The BIC criterion has neither information nor a probability theoretic interpretation, and it does not matter which measure for consistency is selected.” J. Rissanen (p.64)

The first part of the book is about coding and information theory; it amounts in my understanding to a justification of the Kullback-Leibler divergence, with an early occurrence (p.27) of the above estimation distribution. (The channel capacity is the normalising constant of this weird density.)

“…in hypothesis testing [where] the assumptions that the hypotheses are  `true’ has misguided the entire field by generating problems which do not exist and distorting rational solutions to problems that do exist.” J. Rissanen (p.41)

I have issues with the definition of confidence intervals as they rely on an implicit choice of a measure and have a constant coverage that decreases with the parameter dimension. This notion also seem to clash with the subsequent discretisation of the parameter space. Hypothesis testing à la Rissanen reduces to an assessment of a goodness of fit, again with fixed coverage properties. Interestingly, the acceptance and rejection regions are based on two quantities, the likelihood ratio and the KL distance (p. 96), which leads to a delayed decision if they do not agree wrt fixed bounds.

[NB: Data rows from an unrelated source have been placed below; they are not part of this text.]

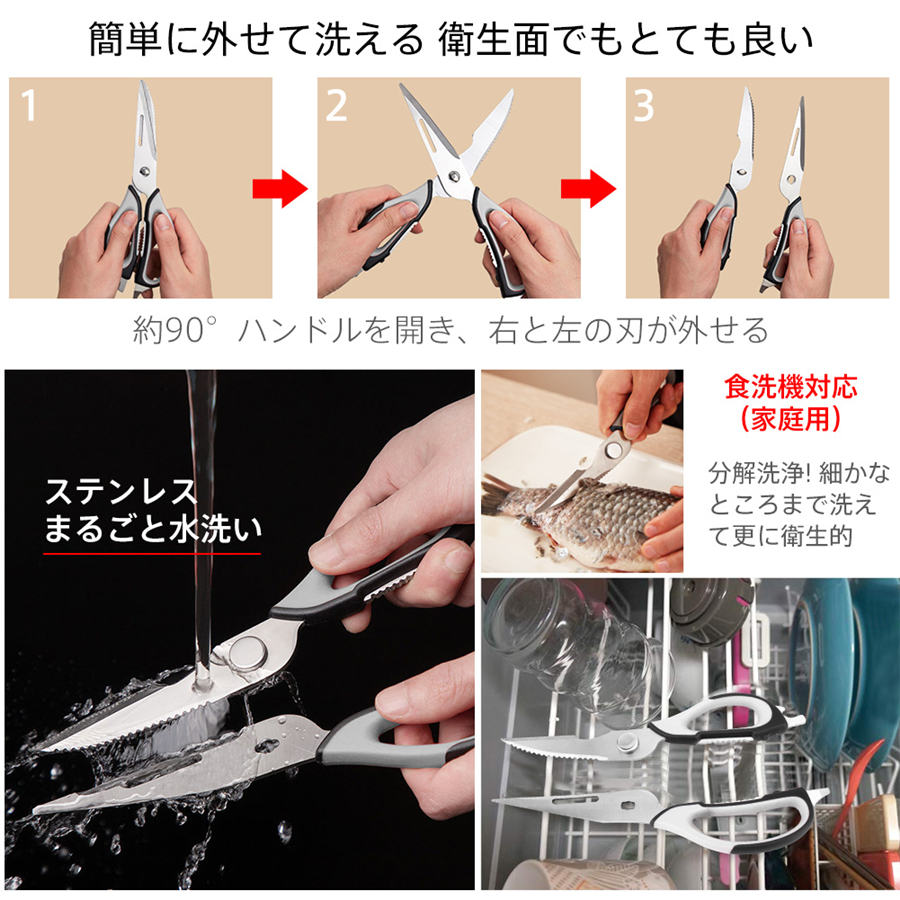 簡単に外せて洗える 衛生面でもとても良い

1

2

3

約90°ハンドルを開き、右と左の刃が外せる

ステンレス
まるごと水洗い

食洗機対応
(家庭用)

分解洗浄! 細かなところまで洗えて更に衛生的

“A drawback of the prediction formulas is that they require the knowledge of the ARMA parameters.” J. Rissanen (p.141)

A final chapter on sequential (or dynamic) models reminded me that Rissanen was at the core of inventing variable order Markov chains. The remainder of this chapter provides some properties of the sequential normalised maximum likelihood estimator advocated by the author in the same spirit as the earlier versions.  The whole chapter feels (to me) somewhat disconnected from

In conclusion, Rissanen’s book is a definitely  interesting  entry on a perplexing vision of statistics. While I do not think it will radically alter our understanding and practice of statistics, it is worth perusing, if only to appreciate there are still people (far?) out there attempting to bring a new vision of the field.